Jade Neilsen

Personal information
- National team: Australia
- Born: 24 July 1991 (age 34) Southport, Queensland
- Height: 175 cm (5 ft 9 in)
- Weight: 70 kg (154 lb)

Sport
- Sport: Swimming
- Strokes: Freestyle

Medal record
Women's swimming
Representing Australia
Olympic Games
| Silver medal – second place | 2012 London | 4×200 m freestyle |

= Jade Neilsen =

Australian swimmer

Jade Neilsen (born 24 July 1991) is an Australian competitive swimmer. She was selected to represent Australia at the 2012 Summer Olympics in the 4×200-metre freestyle relay event.

==Personal life==
Neilsen was born on 24 July 1991 in Southport, Queensland.

Her uncle, Paul Neilsen, is a surfer and was 1971 world champion in the sport. Other sports she is involved with include surf lifesaving, winning the swim and board rescue event at the 2006 age Australian Championship.

In 2012, she was attending Bond University where she was pursuing a degree in sports management. She lives in Surfers Paradise, Queensland.

==Swimming==
Neilsen gained a scholarship with the Queensland Academy of Sport.

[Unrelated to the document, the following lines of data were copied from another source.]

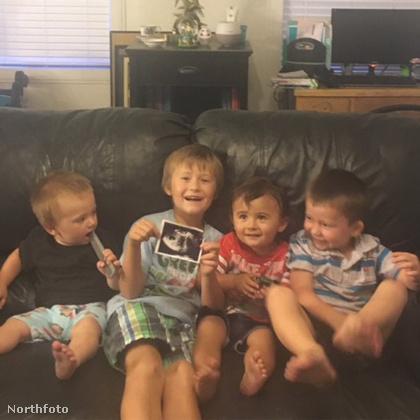 Íme a négy gyerek, és a családdal kapcsolatban a legfrissebb hír, hogy Lauren ismét terhes.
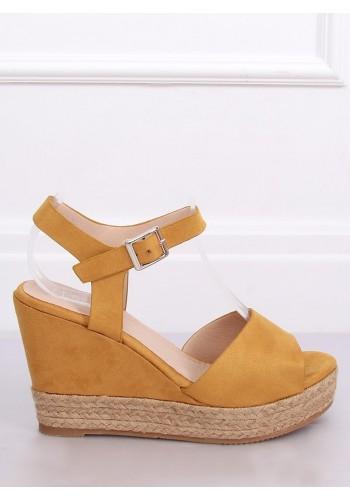 Dámské semišové sandály na klínovém podpatku ve žluté barvě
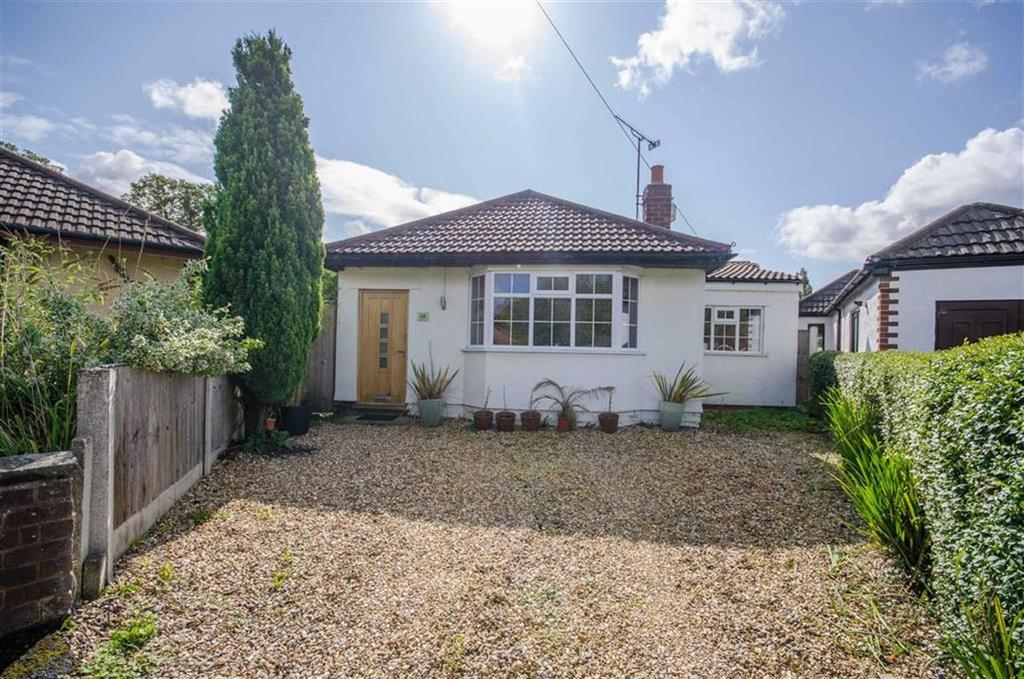 2 Bedrooms Detached Bungalow for sale in Oakfield Avenue, Upton, Chester, Chester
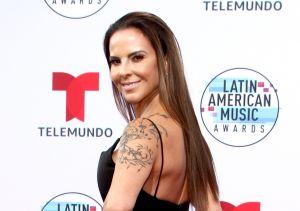 Kate del Castillo presume su espectacular cuerpo en un colorido bikini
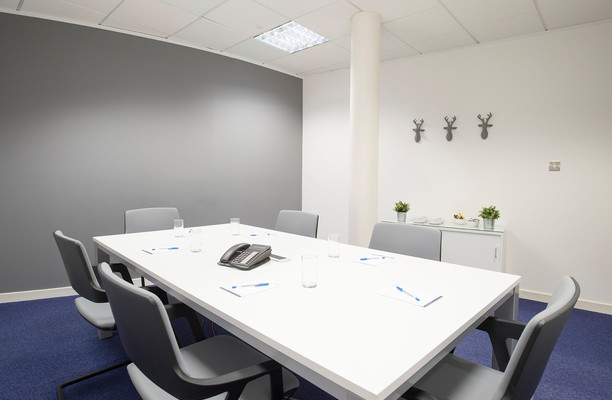 Lochside Place EH1 office space – Meeting/Boardroom.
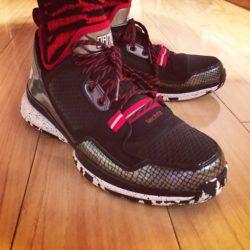 adidas-d-lillard-1-away-on-foot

Neilsen competed in the 2008 Youth Commonwealth Games in the 200-metre freestyle event where she came in first. She also competed in the 4×200-metre freestyle relay event where she finished second. She competed in the 4×200-metre freestyle event at the Dubai hosted 2010 World Short Course Championships. Her team came in second with a time of 7:37.57. At the Samoa-hosted 2010 Oceania Championships, she earned one silver medal and three gold medals. She competed in the 2011 Australian Championships in the 200-metre freestyle where she finished third. She competed in the 2011 World Swimming Championships. At the 2012 Adelaide National Championships in the 200-metre freestyle event, she finished fifth, which earned her a place in the 4×200-metre freestyle relay team. She was selected to represent Australia at the 2012 Summer Olympics in swimming in the 4×200-metre freestyle event. The Games were her first. She was used in the heat of the 4 x 200 m event, and was awarded a silver medal when the team finished in second place in the final.